Dass der Klägerin am 20.10.2022 eine vorläufige Bescheinigung über einen bewilligten Aufenthaltstitel (Aufenthaltserlaubnis nach § 30 AufenthG) ausgestellt wurde, verbunden mit der Berechtigung zur Ausübung einer Erwerbstätigkeit (vgl. Bl. 15 SG-Akte), hat vorliegend keine Auswirkungen auf einen Elterngeldanspruch, weil zu diesem Zeitpunkt der begehrte Bezugszeitraum bereits abgelaufen war. Selbst wenn die Geltungsdauer des Titels auf einen Zeitpunkt vor der tatsächlichen Erteilung zurückreichte, entfaltete die Erteilung keine rückwirkende Kraft (BSG 30.09.2010, B 10 EG 9/09 R, juris, unter Verweis auf BSG SozR 3-1200 § 14 Nr. 24 S. 80 f, m.w.N.). Hier aber ist ohnehin nicht ersichtlich, dass die Ausländerbehörde Rückwirkung angeordnet hat.

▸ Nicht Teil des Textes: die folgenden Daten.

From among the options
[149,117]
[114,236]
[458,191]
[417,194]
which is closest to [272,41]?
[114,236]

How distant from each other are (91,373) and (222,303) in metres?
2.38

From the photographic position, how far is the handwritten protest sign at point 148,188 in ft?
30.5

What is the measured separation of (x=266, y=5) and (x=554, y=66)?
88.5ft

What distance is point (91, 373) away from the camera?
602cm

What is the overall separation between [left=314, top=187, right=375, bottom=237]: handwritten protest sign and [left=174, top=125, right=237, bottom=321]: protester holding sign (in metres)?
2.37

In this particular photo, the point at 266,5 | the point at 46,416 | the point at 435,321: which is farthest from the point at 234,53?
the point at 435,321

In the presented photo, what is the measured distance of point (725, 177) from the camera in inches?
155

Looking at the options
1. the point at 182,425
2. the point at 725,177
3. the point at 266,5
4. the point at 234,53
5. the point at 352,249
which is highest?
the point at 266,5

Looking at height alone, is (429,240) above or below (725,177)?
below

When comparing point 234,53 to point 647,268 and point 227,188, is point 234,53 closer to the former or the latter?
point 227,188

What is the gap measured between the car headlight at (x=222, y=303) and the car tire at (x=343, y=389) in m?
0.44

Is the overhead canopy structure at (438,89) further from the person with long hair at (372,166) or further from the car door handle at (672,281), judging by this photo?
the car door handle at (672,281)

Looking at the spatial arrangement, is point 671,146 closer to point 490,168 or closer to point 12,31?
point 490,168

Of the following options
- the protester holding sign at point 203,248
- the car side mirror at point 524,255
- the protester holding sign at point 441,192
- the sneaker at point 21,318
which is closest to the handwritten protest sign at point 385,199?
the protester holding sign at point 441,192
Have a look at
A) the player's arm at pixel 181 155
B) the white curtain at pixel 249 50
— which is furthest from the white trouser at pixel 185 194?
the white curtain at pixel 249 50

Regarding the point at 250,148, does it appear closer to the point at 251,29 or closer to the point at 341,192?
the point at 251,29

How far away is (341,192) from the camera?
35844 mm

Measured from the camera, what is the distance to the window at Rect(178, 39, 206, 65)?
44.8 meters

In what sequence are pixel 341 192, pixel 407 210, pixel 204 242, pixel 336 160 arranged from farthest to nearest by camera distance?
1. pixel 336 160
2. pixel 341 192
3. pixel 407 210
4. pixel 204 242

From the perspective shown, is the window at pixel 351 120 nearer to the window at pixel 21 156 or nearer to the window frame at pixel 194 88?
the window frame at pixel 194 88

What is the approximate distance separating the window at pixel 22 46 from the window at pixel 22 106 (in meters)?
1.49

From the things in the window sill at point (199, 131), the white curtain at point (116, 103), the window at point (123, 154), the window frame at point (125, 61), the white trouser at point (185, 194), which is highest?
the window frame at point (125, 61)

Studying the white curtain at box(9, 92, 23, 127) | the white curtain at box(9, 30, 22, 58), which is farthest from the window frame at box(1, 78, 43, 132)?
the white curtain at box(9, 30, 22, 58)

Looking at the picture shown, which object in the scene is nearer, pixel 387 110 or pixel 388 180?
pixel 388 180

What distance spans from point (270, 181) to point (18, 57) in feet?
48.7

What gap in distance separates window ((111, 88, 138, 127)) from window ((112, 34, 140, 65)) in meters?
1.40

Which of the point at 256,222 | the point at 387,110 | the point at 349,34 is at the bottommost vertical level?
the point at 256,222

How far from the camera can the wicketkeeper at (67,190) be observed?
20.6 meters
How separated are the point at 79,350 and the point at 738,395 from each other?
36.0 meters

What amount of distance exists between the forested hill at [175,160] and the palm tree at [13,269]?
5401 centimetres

Die Berufung war daher zurückzuweisen.

Die Kostenentscheidung beruht auf § 193 SGG.

Gründe für eine Zulassung der Revision liegen nicht vor. Insbesondere war die Revision vor dem Hintergrund der eindeutigen Rechtslage nicht wegen grundsätzlicher Bedeutung zuzulassen.